The records below are to be repeated in full, exactly as they are.

Segment Start: The data

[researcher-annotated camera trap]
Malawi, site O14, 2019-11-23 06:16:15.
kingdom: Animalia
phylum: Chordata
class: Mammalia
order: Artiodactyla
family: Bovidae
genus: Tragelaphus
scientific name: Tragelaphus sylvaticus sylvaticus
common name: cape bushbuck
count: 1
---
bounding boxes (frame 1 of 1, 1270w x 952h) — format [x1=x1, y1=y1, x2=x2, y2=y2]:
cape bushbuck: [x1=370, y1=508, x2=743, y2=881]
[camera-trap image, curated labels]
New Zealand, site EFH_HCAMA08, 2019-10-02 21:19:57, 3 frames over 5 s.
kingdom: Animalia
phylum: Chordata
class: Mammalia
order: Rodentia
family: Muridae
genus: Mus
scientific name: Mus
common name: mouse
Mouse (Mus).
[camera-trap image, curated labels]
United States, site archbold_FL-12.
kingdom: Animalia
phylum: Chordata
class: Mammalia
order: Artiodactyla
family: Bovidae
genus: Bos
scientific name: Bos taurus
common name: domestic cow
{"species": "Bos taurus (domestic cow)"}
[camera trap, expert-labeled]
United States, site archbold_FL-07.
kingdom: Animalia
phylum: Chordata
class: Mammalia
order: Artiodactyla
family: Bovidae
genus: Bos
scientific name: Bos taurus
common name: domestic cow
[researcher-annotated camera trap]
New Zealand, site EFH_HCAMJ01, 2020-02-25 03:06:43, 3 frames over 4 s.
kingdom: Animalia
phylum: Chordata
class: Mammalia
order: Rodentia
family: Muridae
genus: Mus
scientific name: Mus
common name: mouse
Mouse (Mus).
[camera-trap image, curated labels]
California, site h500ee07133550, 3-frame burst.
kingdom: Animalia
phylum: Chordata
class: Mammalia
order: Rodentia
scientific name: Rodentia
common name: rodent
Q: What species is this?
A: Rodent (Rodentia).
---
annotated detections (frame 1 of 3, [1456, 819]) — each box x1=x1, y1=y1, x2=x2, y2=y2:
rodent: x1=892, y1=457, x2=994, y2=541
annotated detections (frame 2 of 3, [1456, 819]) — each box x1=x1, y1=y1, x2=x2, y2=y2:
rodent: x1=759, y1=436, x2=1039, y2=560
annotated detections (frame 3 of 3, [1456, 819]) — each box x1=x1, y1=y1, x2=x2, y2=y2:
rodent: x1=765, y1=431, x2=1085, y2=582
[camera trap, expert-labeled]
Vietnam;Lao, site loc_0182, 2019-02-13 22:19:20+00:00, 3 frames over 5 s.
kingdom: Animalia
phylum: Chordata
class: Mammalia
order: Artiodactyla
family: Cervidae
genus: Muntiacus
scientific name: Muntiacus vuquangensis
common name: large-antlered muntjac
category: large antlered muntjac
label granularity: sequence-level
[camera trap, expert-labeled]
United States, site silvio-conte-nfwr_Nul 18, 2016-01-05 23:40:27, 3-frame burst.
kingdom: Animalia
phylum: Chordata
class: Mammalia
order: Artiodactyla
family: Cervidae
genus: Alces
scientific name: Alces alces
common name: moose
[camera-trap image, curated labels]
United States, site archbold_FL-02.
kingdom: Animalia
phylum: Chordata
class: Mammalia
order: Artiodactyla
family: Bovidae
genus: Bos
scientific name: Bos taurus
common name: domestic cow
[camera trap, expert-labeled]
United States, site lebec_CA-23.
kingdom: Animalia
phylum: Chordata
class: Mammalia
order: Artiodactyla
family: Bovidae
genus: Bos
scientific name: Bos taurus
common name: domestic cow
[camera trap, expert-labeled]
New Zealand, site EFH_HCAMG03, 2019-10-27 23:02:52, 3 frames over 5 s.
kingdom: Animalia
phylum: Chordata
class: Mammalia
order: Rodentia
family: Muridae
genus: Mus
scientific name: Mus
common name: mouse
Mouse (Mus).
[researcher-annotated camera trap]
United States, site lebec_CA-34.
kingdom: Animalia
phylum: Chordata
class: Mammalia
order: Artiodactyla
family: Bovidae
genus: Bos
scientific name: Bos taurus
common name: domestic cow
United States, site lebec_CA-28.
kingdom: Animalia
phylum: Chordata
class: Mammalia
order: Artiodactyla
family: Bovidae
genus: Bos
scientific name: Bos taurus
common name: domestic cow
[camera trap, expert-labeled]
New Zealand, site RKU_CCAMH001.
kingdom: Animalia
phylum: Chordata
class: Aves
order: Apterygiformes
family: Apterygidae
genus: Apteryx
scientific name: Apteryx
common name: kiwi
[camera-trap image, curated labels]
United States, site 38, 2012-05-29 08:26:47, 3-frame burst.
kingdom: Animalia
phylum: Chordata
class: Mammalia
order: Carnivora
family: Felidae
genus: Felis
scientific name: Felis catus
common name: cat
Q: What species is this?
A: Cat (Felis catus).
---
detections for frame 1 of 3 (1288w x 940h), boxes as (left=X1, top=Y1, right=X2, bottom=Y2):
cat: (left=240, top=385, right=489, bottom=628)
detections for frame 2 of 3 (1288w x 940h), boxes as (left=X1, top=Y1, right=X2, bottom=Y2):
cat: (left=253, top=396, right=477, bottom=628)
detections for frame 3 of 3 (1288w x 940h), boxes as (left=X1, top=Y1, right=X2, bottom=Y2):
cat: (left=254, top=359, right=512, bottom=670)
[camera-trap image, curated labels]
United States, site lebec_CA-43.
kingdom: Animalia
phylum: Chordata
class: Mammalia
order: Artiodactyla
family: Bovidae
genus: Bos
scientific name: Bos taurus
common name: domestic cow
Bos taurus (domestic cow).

Segment End: The data

Result of this exercise:
[researcher-annotated camera trap]
Malawi, site O14, 2019-11-23 06:16:15.
kingdom: Animalia
phylum: Chordata
class: Mammalia
order: Artiodactyla
family: Bovidae
genus: Tragelaphus
scientific name: Tragelaphus sylvaticus sylvaticus
common name: cape bushbuck
count: 1
---
bounding boxes (frame 1 of 1, 1270w x 952h) — format [x1=x1, y1=y1, x2=x2, y2=y2]:
cape bushbuck: [x1=370, y1=508, x2=743, y2=881]
[camera-trap image, curated labels]
New Zealand, site EFH_HCAMA08, 2019-10-02 21:19:57, 3 frames over 5 s.
kingdom: Animalia
phylum: Chordata
class: Mammalia
order: Rodentia
family: Muridae
genus: Mus
scientific name: Mus
common name: mouse
Mouse (Mus).
[camera-trap image, curated labels]
United States, site archbold_FL-12.
kingdom: Animalia
phylum: Chordata
class: Mammalia
order: Artiodactyla
family: Bovidae
genus: Bos
scientific name: Bos taurus
common name: domestic cow
{"species": "Bos taurus (domestic cow)"}
[camera trap, expert-labeled]
United States, site archbold_FL-07.
kingdom: Animalia
phylum: Chordata
class: Mammalia
order: Artiodactyla
family: Bovidae
genus: Bos
scientific name: Bos taurus
common name: domestic cow
[researcher-annotated camera trap]
New Zealand, site EFH_HCAMJ01, 2020-02-25 03:06:43, 3 frames over 4 s.
kingdom: Animalia
phylum: Chordata
class: Mammalia
order: Rodentia
family: Muridae
genus: Mus
scientific name: Mus
common name: mouse
Mouse (Mus).
[camera-trap image, curated labels]
California, site h500ee07133550, 3-frame burst.
kingdom: Animalia
phylum: Chordata
class: Mammalia
order: Rodentia
scientific name: Rodentia
common name: rodent
Q: What species is this?
A: Rodent (Rodentia).
---
annotated detections (frame 1 of 3, [1456, 819]) — each box x1=x1, y1=y1, x2=x2, y2=y2:
rodent: x1=892, y1=457, x2=994, y2=541
annotated detections (frame 2 of 3, [1456, 819]) — each box x1=x1, y1=y1, x2=x2, y2=y2:
rodent: x1=759, y1=436, x2=1039, y2=560
annotated detections (frame 3 of 3, [1456, 819]) — each box x1=x1, y1=y1, x2=x2, y2=y2:
rodent: x1=765, y1=431, x2=1085, y2=582
[camera trap, expert-labeled]
Vietnam;Lao, site loc_0182, 2019-02-13 22:19:20+00:00, 3 frames over 5 s.
kingdom: Animalia
phylum: Chordata
class: Mammalia
order: Artiodactyla
family: Cervidae
genus: Muntiacus
scientific name: Muntiacus vuquangensis
common name: large-antlered muntjac
category: large antlered muntjac
label granularity: sequence-level
[camera trap, expert-labeled]
United States, site silvio-conte-nfwr_Nul 18, 2016-01-05 23:40:27, 3-frame burst.
kingdom: Animalia
phylum: Chordata
class: Mammalia
order: Artiodactyla
family: Cervidae
genus: Alces
scientific name: Alces alces
common name: moose
[camera-trap image, curated labels]
United States, site archbold_FL-02.
kingdom: Animalia
phylum: Chordata
class: Mammalia
order: Artiodactyla
family: Bovidae
genus: Bos
scientific name: Bos taurus
common name: domestic cow
[camera trap, expert-labeled]
United States, site lebec_CA-23.
kingdom: Animalia
phylum: Chordata
class: Mammalia
order: Artiodactyla
family: Bovidae
genus: Bos
scientific name: Bos taurus
common name: domestic cow
[camera trap, expert-labeled]
New Zealand, site EFH_HCAMG03, 2019-10-27 23:02:52, 3 frames over 5 s.
kingdom: Animalia
phylum: Chordata
class: Mammalia
order: Rodentia
family: Muridae
genus: Mus
scientific name: Mus
common name: mouse
Mouse (Mus).
[researcher-annotated camera trap]
United States, site lebec_CA-34.
kingdom: Animalia
phylum: Chordata
class: Mammalia
order: Artiodactyla
family: Bovidae
genus: Bos
scientific name: Bos taurus
common name: domestic cow
United States, site lebec_CA-28.
kingdom: Animalia
phylum: Chordata
class: Mammalia
order: Artiodactyla
family: Bovidae
genus: Bos
scientific name: Bos taurus
common name: domestic cow
[camera trap, expert-labeled]
New Zealand, site RKU_CCAMH001.
kingdom: Animalia
phylum: Chordata
class: Aves
order: Apterygiformes
family: Apterygidae
genus: Apteryx
scientific name: Apteryx
common name: kiwi
[camera-trap image, curated labels]
United States, site 38, 2012-05-29 08:26:47, 3-frame burst.
kingdom: Animalia
phylum: Chordata
class: Mammalia
order: Carnivora
family: Felidae
genus: Felis
scientific name: Felis catus
common name: cat
Q: What species is this?
A: Cat (Felis catus).
---
detections for frame 1 of 3 (1288w x 940h), boxes as (left=X1, top=Y1, right=X2, bottom=Y2):
cat: (left=240, top=385, right=489, bottom=628)
detections for frame 2 of 3 (1288w x 940h), boxes as (left=X1, top=Y1, right=X2, bottom=Y2):
cat: (left=253, top=396, right=477, bottom=628)
detections for frame 3 of 3 (1288w x 940h), boxes as (left=X1, top=Y1, right=X2, bottom=Y2):
cat: (left=254, top=359, right=512, bottom=670)
[camera-trap image, curated labels]
United States, site lebec_CA-43.
kingdom: Animalia
phylum: Chordata
class: Mammalia
order: Artiodactyla
family: Bovidae
genus: Bos
scientific name: Bos taurus
common name: domestic cow
Bos taurus (domestic cow).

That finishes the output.